Art

Interconnected and Ever-Expanding, Los Angeles Art Is Piquing Our Galaxy Brain

Immaculate Misconceptions at JOAN, Los Angeles. Photography by Josh Schaedel.
Immaculate Misconceptions at JOAN, Los Angeles. Photography by Josh Schaedel.

"Immaculate Misconceptions" at JOAN

Through December 21

The first survey of Pippa Garner does not disappoint. It is filled to the brim with drawings for inventions, from wearables to cityscapes. Some of the more reasonable ones, a vacuum cleaner that smokes cigarettes and a set of bunk bed chairs, have been painstakingly brought to life as sculptures. Once made simply with ready materials and dime store mainstays, these sculptural reenactments showcase the genius and handiness of Garner’s practice but also the rapid turnover of technology and its effect on how we live.

los angeles art
Installation view of "Anita Steckel. Photography by Paul Salveson, courtesy of Hannah Hoffman Gallery, Los Angeles.

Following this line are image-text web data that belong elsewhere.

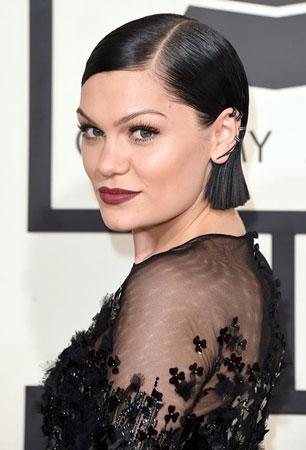 Jessie J – Zalizana kosa i upadljiva šminka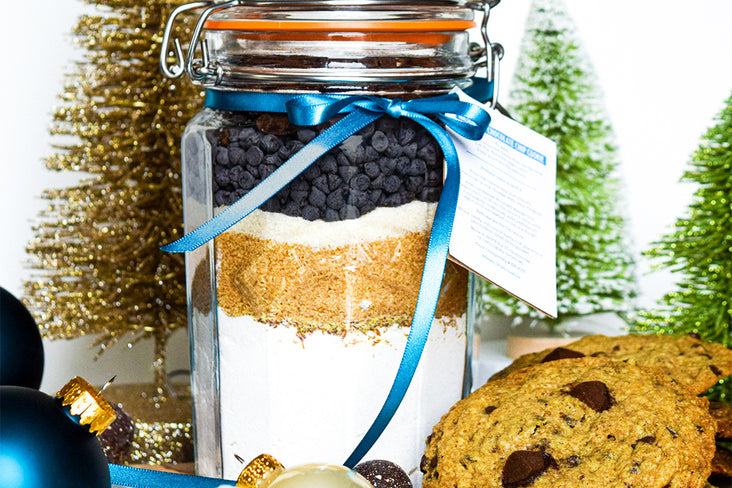Mason Jar Chocolate Chip Cookie Gift
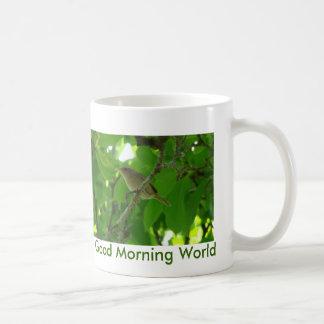 Carriça na árvore, mundo do bom dia caneca de café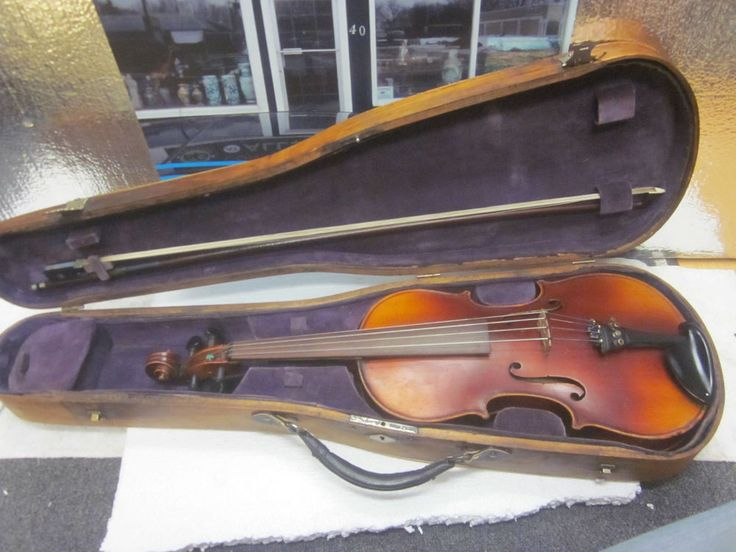ANTONIUS STRADIVARIUS VIOLIN MADE IN CZECHOSLOVAKIA WITH 1800 S VIOLIN CASE http://stores.ebay.ca/allssgood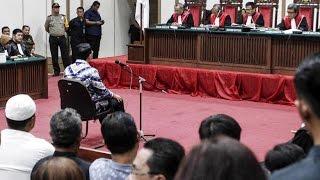 Video Saat Hakim Jatuhkan Vonis 2 Tahun Penjara Ke Ahok MP3, 3GP, MP4, WEBM, AVI, FLV Oktober 2017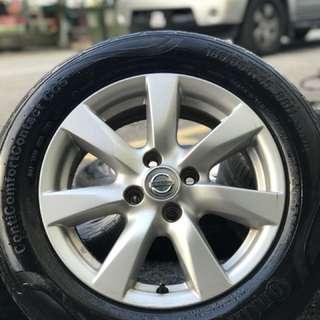 Original almera sports rim 15 inch tyre 70%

"Anita Steckel" at Hannah Hoffman Gallery

Through October 23

Perhaps it takes going all the way to Los Angeles to appreciate New York properly. At least, this felt true inside Hannah Hoffman’s first presentation of Anita Steckel’s estate. The show places several series in conversation including some William Morris-print phallic collages and Steckel’s Xeroxes, which impose her frame over the Big Apple. Here and in history books, Steckel looms large, and since she was new to us, the exhibition felt like a much needed hit of mandatory reading.

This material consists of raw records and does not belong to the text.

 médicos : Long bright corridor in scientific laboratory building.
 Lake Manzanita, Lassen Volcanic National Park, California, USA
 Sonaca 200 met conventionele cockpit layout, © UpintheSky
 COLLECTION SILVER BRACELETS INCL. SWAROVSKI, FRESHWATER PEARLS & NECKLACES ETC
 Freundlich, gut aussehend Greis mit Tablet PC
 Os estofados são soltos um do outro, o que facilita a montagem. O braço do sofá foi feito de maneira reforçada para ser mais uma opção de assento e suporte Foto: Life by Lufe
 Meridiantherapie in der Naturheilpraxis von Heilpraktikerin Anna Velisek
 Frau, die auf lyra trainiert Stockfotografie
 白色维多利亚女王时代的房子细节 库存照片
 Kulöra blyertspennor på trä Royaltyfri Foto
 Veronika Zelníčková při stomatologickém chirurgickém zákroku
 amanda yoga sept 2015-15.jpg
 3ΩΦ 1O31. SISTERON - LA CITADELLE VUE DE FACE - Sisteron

Kinke Kooi, Visit (3), 2019. Photography by Paul Salveson, courtesy of the artist and Bel Ami, Los Angeles.

"Emblazoned World" at Bel Ami

Through October 30

Curated by artist Lucy Bull, this tightly wound group shows piques one’s galaxy brain almost on contact. The exhibition follows a thought trail the artist weaves from a loose romantic connection to Lee Mullican’s estate to finally meeting Luchita Hurtado in person to Bull's own practice. Finally, the thread leads back out into the world where she ties it to the work of younger voices like Kentaro Kawabata, Nancy Lupo and Elizabeth Englander. It is a cosmos of connections worth getting lost in. If you need guidance, the press release can function as a loose map.

Installation view of Ficus Interfaith. Photography by Nik Massey, courtesy of In Lieu.

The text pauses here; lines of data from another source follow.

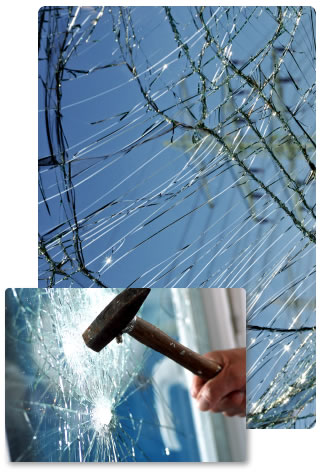 Laminated glass being struck by hammer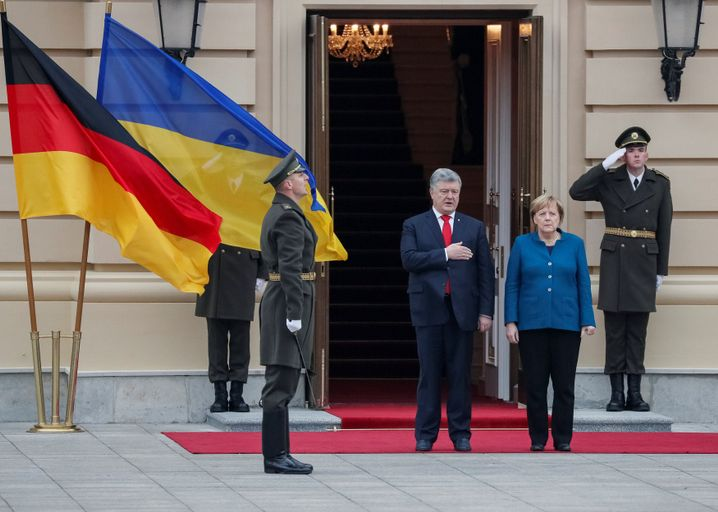Angela Merkel auf Ukraine-Besuch (neben Präsident Petro Poroschenko)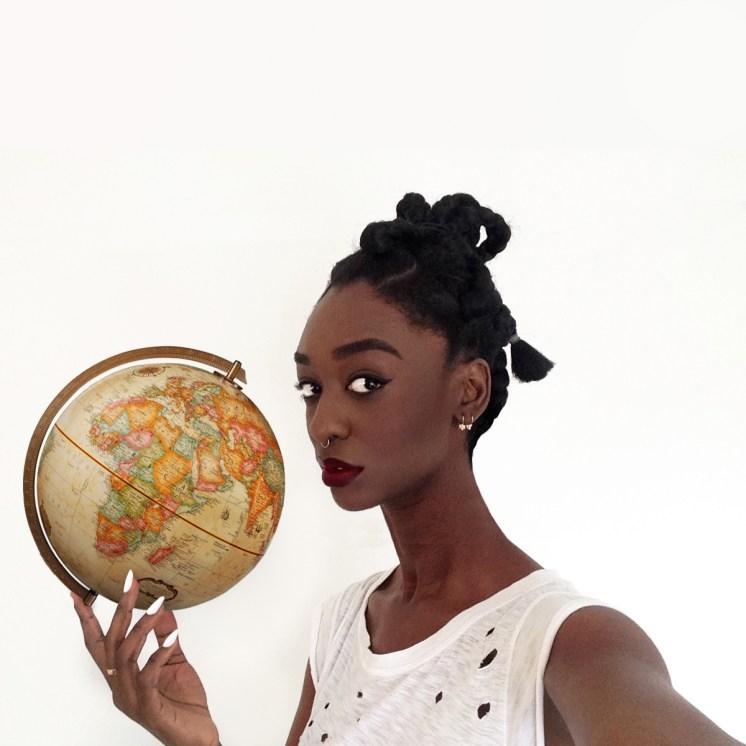 De la serie de selfies #AlienEdits, de Loza Maléombho.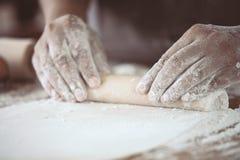 Рука женщины подготавливая тесто хлеба для печь печений Стоковые Фотографии RF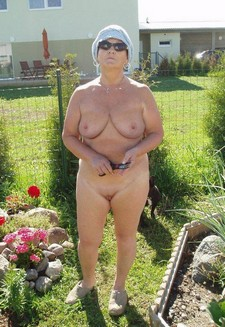 Mature mom exhibitionist in the garden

Ficus Interfaith at In Lieu

Through October 23

Symbols and signifiers seek further entanglement through any means necessary in Ficus Interfaith’s vocabulary-driven exhibition, where words act as the basis for sculptural compositions in aluminum, terrazzo and wood. The tableaux demonstrates both the artistic duo’s deftness for manipulating materials but also the concerns that extend from and beyond the crafts they choose to parlay with in the studio. By allowing for language to enter the work, the show acts as a welcome mat for those unfamiliar with this intriguing collaborative practice from New York.

Hayao Miyazaki, Academy Museum of Motion Pictures. Photography by Joshua White, JWPictures/Academy Museum Foundation.

Hayao Miyazaki at The Academy Museum of Motion Pictures

Through TBD

Few animators have touched as many artist practices and made such an impact on pop culture as Hayao Miyazaki and his Studio Ghibli. The fandom around the universes they’ve erected on screen would make it seem that there was nothing new to be circulated but to our delight this new retrospective is a treasure trove of original artwork that has never seen the light of day including satisfying architectural drawings and character studies that add new dimensions to beloved spaces and figures.